3.      Ayat yang senada dengan perkataan: كاَتَدِيْنُ تُدًانُ (sebagaimana kamu telah menghutangkan, maka kamu akan dibayar). Misalnya:
مَنْ يَعْمَلْ سُوءًا يُجْزَ بِهِ وَلَا يَجِدْ لَهُ مِنْ دُونِ اللَّهِ وَلِيًّا وَلَا نَصِيرًا
Barang siapa mengerjakan kejahatan, niscaya akan diberi pembalasan dengan kejahatan itu.” (an-Nisa’ [4]:123)
4.      Ayat yang senada dengan perkataan لايلدغ المؤمن من جحر مرّتين  (orang mukmin tidak akan disengat dua kali dari lubang yang sama).

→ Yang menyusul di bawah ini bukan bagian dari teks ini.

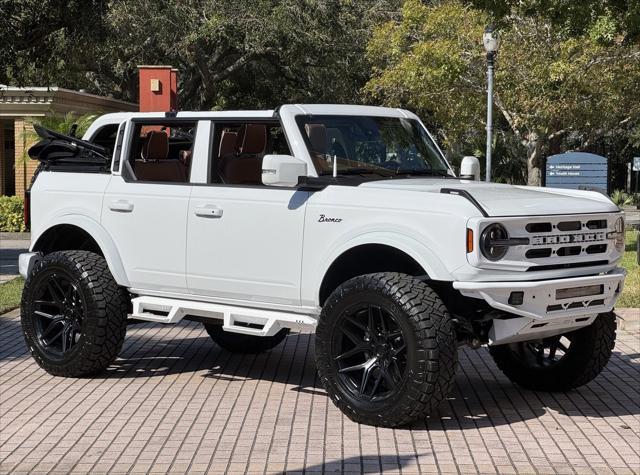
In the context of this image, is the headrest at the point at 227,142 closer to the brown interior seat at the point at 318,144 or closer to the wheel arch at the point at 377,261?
the brown interior seat at the point at 318,144

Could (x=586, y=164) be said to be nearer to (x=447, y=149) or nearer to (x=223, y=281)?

Misalnya firman melalui lisan Ya’kub:
قَالَ هَلْ ءَامَنُكُمْ عَلَيْهِ إِلَّا كَمَا أَمِنْتُكُمْ عَلَى أَخِيهِ مِنْ قَبْلُ
Bagaimana aku mempercayakannya (Benyamin) kepadamu, kecuali seperti aku telah mempercayakan saudaranya (Yusuf) kepada dahulu.” (Yusuf [12]: 64)

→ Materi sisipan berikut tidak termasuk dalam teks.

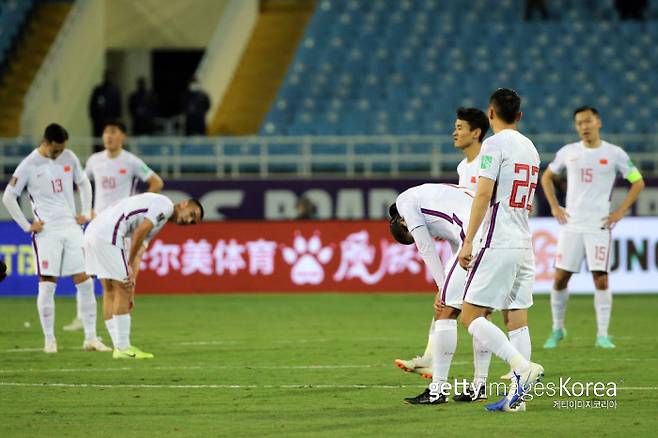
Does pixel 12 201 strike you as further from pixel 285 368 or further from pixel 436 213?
pixel 436 213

C.     Amsal Mursalah, yaitu kalimat-kalimat bebas yang tidak menggunakan lafaz tasybih secara jelas. Tetapi kalimat-kalimat itu berlaku sebagai masal.
Berikut ini contoh-contohnya:
1.      "Sekarang ini jelaslah kebenaran itu.” (Yusuf [12]:51).
قُلْنَ حَاشَ لِلَّهِ مَا عَلِمْنَا عَلَيْهِ مِنْ سُوءٍ
2.      “Kamu kira mereka tidak bersatu sedang hati mereka berpecah belah.” (al-Hasyr [59]:14)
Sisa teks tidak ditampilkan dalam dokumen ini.